6. Il résulte de ce qui précède, sans qu’il soit besoin de statuer sur la tardiveté de la requête, que les conclusions à fin d’annulation présentées par la SAS Magic Stock doivent être rejetées, ainsi que, par voie de conséquence, celles au titre des frais exposés et non compris dans les dépens.
D É C I D E
Article 1er : La requête de la SAS Magic Stock est rejetée.
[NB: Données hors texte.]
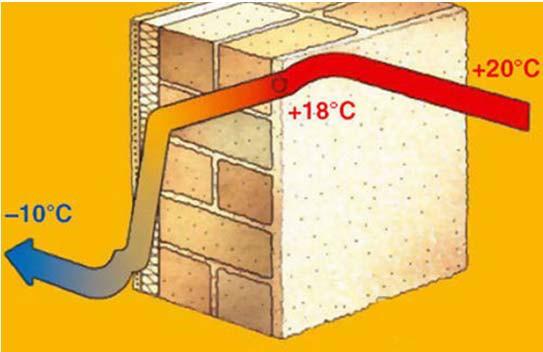 Температурный профиль стены с внешним утеплением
Article 2 : Le présent jugement sera notifié à la SAS Magic Stock et au préfet de la Haute-Corse.
Délibéré après l’audience du 7 mai 2026, à laquelle siégeaient :
Mme Baux, présidente,
Mme Zerdoud, conseillère,
M. Samson, conseiller.
Rendu public par mise à disposition au greffe le 22 mai 2026.
La présidente-rapporteure,
Signé
A. Baux
L’assesseure la plus ancienne
dans l’ordre du tableau,
Signé
I. Zerdoud
La greffière,
Signé
R. Alfonsi
La République mande et ordonne au préfet de la Haute-Corse en ce qui la concerne, ou à tous commissaires de justice, à ce requis en ce qui concerne les voies de droit commun, contre les parties privées, de pourvoir à l’exécution de la présente décision.